# [Exercise task A]
Render the records as a numbered list, starting at the line containing "What is the distance that" and ending after the line containing "Result: 257 cm", with blank lines omitted.

# [Excerpted passage]
◆ ◆ ◆ ◆ ◆
Not just me, but many musicologists agree to say that Pletnev is the best for Tchaikovsky. I got the 3 last symphonies by him, it makes a big difference!

Martin


----------



## jalex

jalex said:


> Beethoven
> Mahler
> Shostakovich
> Brahms
> Berlioz
> Mozart
> Sibelius
> Dvorak
> Haydn
> Schubert


I've finally woken up and thought of a worthy tenth: Berlioz. Also my ordering was pretty haphazard but I think it's roughly fixed now.


----------



## jdavid

My list of innovators re Symphony:

1. Haydn - established the standard, and penchant for monothematicism.
2. Beethoven - motivic construction, length and long-range planning ('Eroica') bridging of movments 4 & 5 in the 5th Sym., the 4th m. +5th m. = one finale movement in the ('Pastorale'), and of course the 9th, cyclic, and choral ending.
3. Schumann - revised 2nd symphony into 4th in D minor which is a one movement symphony with all elements of 4 movements contained within.
◆ ◆ ◆ ◆ ◆
Spatial reasoning question data
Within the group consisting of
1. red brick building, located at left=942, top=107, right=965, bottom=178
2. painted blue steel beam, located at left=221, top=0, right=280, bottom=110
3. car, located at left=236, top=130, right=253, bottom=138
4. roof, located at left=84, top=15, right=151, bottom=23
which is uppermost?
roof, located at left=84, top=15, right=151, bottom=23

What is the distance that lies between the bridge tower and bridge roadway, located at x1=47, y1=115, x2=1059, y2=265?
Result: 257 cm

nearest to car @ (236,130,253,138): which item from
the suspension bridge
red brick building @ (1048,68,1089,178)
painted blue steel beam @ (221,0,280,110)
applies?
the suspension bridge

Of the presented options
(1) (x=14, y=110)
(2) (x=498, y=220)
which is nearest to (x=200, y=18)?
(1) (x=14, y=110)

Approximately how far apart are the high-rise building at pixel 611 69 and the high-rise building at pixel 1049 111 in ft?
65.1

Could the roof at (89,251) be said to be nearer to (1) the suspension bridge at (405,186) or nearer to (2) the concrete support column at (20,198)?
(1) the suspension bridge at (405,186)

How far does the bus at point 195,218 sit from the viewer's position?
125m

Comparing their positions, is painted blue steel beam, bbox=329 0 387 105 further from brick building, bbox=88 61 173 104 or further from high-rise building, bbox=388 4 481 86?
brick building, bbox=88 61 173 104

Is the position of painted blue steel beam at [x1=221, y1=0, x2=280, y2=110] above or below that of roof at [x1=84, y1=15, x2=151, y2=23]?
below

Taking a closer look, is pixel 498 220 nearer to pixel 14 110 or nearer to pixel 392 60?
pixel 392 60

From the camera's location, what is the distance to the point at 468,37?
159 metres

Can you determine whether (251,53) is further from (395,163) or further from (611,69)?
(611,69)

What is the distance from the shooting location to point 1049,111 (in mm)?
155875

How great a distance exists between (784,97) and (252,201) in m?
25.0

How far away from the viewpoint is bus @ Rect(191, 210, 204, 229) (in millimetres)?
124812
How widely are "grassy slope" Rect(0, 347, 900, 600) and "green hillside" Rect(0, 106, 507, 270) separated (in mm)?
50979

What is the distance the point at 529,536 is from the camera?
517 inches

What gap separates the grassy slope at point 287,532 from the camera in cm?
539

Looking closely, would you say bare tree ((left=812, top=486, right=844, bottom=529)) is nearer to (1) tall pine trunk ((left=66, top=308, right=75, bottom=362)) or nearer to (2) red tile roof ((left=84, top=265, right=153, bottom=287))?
◆ ◆ ◆ ◆ ◆
# [Exercise task B]
Which composers appear in the numbered list of symphony innovators in the forum thread on symphonies?

# [Correct response A]
1. What is the distance that lies between the bridge tower and bridge roadway, located at x1=47, y1=115, x2=1059, y2=265?
2. Result: 257 cm

# [Correct response B]
Haydn, Beethoven, Schumann